See more of Olaf Hajek illustrations here. >
Flowerhead: The Illustrations of Olaf Hajek
Olaf Hajek's debut monograph Flowerhead is being released in Europe in Feburary, 2010 by Gestalten. The international release follows shortly in March, 2010. The book is full of advertising, editorial, commercial portraits, fashion illustration, and rarely seen personal work from over the past three years of Hajek's long illustration career.
Born in Germany and raised in Holland, Olaf Hajek draws inspiration from far-away places such as folk art in Africa and South America and the detailed work and interesting perspectives of India and Persia.
How did you come up with the title of the book?
Why Flowerhead? I created the name because I create a lot of hats where the flowers grow into the hair, or beards become flowers, so I call them Naturemen and Flowerheads. I like the idea that there is something natural and human coming together.
What role does nature play in your artwork?
What I like about the idea of nature is not that I see it in an organic form - nature for me could be very abstract and it gives u an idea about the creation. It's not that I see a tree and it's a tree. The tree could be sad, the tree could be powerful, the tree could be a little bit angry. That's also something that I like about natural elements - birds, flowers, snakes, and insects - all these things together can be frightening, but they can also be very colorful and very nice.
Who were some of your early influences?
When I was a child I was always looking at art books and trying to draw and paint.
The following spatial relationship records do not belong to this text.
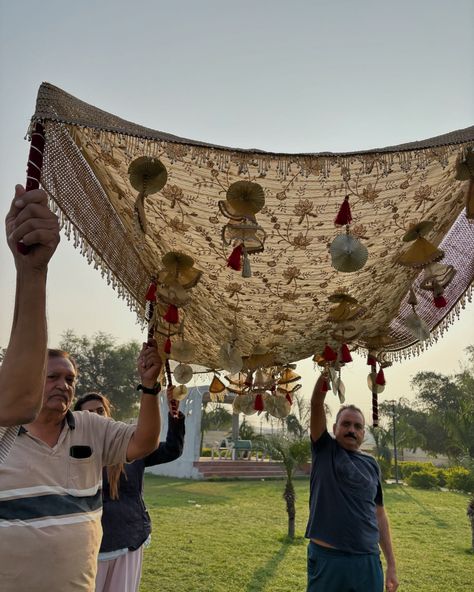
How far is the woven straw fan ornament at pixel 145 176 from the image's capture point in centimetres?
161

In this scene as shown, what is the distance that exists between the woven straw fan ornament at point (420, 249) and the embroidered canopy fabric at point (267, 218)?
130 millimetres

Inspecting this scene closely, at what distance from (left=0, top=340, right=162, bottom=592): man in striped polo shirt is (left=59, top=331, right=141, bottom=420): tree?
2764 cm

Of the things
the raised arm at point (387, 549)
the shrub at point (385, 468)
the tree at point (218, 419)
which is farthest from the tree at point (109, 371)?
the raised arm at point (387, 549)

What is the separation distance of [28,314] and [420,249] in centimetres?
164

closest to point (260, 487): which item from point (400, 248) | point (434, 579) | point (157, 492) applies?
point (157, 492)

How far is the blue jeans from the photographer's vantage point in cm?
261

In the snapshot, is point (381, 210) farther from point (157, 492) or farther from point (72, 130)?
point (157, 492)

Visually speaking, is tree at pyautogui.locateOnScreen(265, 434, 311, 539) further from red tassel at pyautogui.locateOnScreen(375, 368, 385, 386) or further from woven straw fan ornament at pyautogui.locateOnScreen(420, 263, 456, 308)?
woven straw fan ornament at pyautogui.locateOnScreen(420, 263, 456, 308)

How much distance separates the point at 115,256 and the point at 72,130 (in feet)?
2.40

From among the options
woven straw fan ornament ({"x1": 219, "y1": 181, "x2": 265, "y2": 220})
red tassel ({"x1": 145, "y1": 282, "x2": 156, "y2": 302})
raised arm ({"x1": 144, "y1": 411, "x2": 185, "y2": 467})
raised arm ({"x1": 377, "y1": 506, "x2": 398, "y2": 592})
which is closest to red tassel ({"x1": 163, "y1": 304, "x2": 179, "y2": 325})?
red tassel ({"x1": 145, "y1": 282, "x2": 156, "y2": 302})

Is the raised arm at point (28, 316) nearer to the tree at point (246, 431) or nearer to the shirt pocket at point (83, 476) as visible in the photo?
the shirt pocket at point (83, 476)

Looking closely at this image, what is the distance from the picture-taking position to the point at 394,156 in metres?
1.68

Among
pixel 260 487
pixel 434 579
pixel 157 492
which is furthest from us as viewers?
pixel 260 487

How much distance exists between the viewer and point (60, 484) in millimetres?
1633
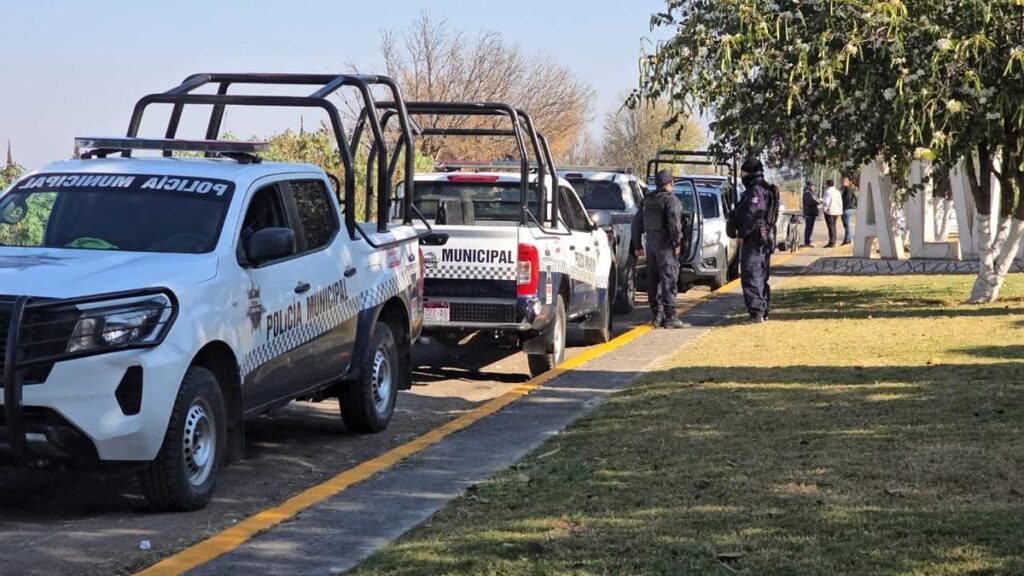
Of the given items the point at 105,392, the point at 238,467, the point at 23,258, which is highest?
the point at 23,258

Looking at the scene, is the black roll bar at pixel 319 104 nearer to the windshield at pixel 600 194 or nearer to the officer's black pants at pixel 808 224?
the windshield at pixel 600 194

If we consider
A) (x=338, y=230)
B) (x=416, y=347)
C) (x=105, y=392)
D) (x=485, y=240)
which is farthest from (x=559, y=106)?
(x=105, y=392)

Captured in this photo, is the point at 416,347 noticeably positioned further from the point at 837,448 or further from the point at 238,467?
the point at 837,448

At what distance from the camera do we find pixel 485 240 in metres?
12.5

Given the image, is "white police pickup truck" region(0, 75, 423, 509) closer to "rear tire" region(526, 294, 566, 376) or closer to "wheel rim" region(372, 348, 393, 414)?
"wheel rim" region(372, 348, 393, 414)

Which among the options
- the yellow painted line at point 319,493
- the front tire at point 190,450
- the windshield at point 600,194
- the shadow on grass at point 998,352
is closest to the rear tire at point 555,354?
the yellow painted line at point 319,493

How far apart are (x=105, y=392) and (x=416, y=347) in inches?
343

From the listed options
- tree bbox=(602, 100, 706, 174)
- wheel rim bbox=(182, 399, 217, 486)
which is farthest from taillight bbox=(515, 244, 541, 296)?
tree bbox=(602, 100, 706, 174)

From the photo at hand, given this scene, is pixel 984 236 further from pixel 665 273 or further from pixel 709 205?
pixel 709 205

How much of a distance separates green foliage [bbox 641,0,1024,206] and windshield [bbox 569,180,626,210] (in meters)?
2.92

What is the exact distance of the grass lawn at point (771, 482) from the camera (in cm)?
598

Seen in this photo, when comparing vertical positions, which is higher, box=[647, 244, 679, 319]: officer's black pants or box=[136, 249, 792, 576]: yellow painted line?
box=[647, 244, 679, 319]: officer's black pants

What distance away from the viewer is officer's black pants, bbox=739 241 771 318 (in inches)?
684

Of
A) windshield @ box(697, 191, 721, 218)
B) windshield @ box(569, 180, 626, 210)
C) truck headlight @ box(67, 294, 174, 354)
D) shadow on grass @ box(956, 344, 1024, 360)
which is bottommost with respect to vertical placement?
shadow on grass @ box(956, 344, 1024, 360)
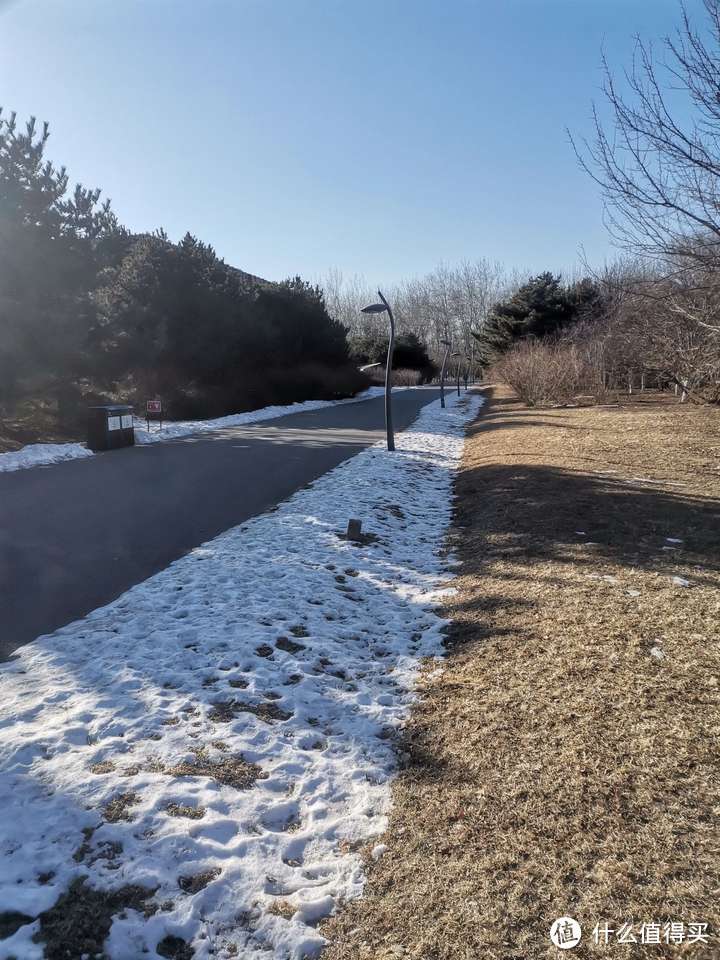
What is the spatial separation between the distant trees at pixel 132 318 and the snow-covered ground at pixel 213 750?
13273mm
I would get my pocket money together to buy books from artists such as French impressionists. A little bit later I became a big fan of Gustav Klimt and Egon Schiele, their work had a kind of beauty with a morbid atmosphere and that's where I developed my direction.
What is your current concept of beauty?
I'm very much aware of what I'm seeing and what is happening around me - I'm touched by a special kind of beauty. I like the idea of beauty with a broken surface and I don't like so much perfection.
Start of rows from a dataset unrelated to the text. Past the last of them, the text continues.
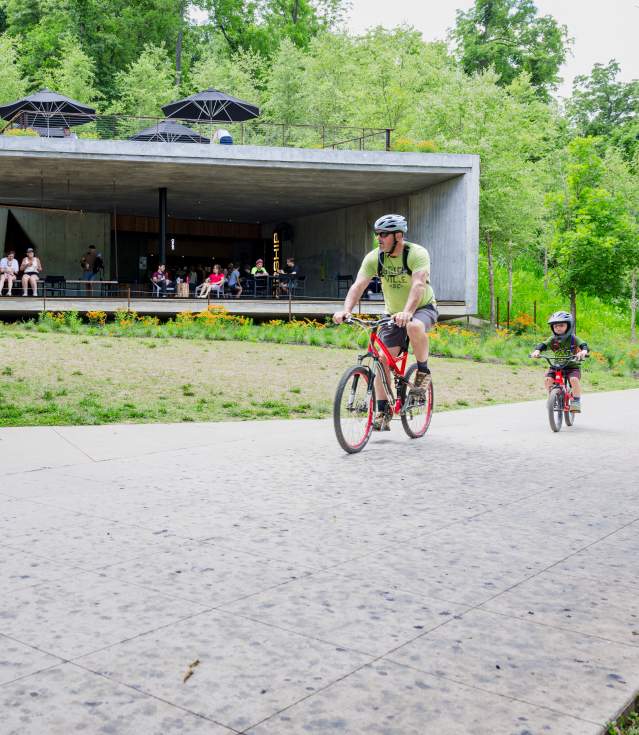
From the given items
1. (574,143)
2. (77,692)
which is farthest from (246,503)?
(574,143)

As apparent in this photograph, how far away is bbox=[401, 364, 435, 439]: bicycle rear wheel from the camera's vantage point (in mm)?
8438

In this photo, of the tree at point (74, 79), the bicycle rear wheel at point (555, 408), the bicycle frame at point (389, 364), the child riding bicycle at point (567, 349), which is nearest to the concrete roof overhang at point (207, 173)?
the tree at point (74, 79)

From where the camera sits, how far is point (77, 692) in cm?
273

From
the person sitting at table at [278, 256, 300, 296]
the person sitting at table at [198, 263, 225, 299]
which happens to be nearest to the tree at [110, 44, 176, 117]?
the person sitting at table at [278, 256, 300, 296]

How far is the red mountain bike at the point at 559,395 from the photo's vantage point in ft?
32.0

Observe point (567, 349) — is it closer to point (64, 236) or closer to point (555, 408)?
point (555, 408)

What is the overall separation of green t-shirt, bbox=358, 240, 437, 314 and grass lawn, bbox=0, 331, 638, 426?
3079mm

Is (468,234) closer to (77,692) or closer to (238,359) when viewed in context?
(238,359)

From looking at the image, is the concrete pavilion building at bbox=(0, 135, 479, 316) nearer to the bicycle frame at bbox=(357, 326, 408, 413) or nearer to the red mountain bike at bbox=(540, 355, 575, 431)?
the red mountain bike at bbox=(540, 355, 575, 431)

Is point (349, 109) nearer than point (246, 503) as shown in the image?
No

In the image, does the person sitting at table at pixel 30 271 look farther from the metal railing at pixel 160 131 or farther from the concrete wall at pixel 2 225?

What does this book mean to you?
When Gestalten came to me to make a book about my work I was happy, but I was completely anxious about how the book would look. Now when I show the book around, it gives a good impression of what I've done so far. I think the quality of the work is consistent, there's no "this work was bad and this work is better," so I think a good way to put it is that the book is like a treasure box for me.
How did you choose what went into the book?
I was choosing the work for what it was - I didn't say to myself, "Oh, you have to put this in because it's a big client." If I created something that was nice, then I didn't care whom it was for. I just looked through my scans and sent Gestalten 150 images, and I thought they'd choose maybe just a portion of them - but they actually took all 150.
Your inspirations come from a variety of places; do you travel often to brush up on the cultures?
I have been going to Capetown the last 7 years. I never go on vacation in the summer because I love Berlin summer, so I travel to South Africa as a wintertime escape. I have also been to South America, and I really, really have to go to India one day. It's more of the idea of the culture rather than the actual place. I also go to New York a lot for business. The first thing I do when I go to New York is the American Folk Art Museum, that's one of my favorites, especially the Henry Darger room.
What are your future plans?
It would be wonderful to do another book. I have something I am currently working on which is music for the future. I'm going to South Africa in 4 weeks and when I return to Berlin there will be a show of my newest work, some work that's not even in the book. Also I hope to have a show and book signing in New York.
That's great! I hope to see you in New York in the spring. Thank you for your time.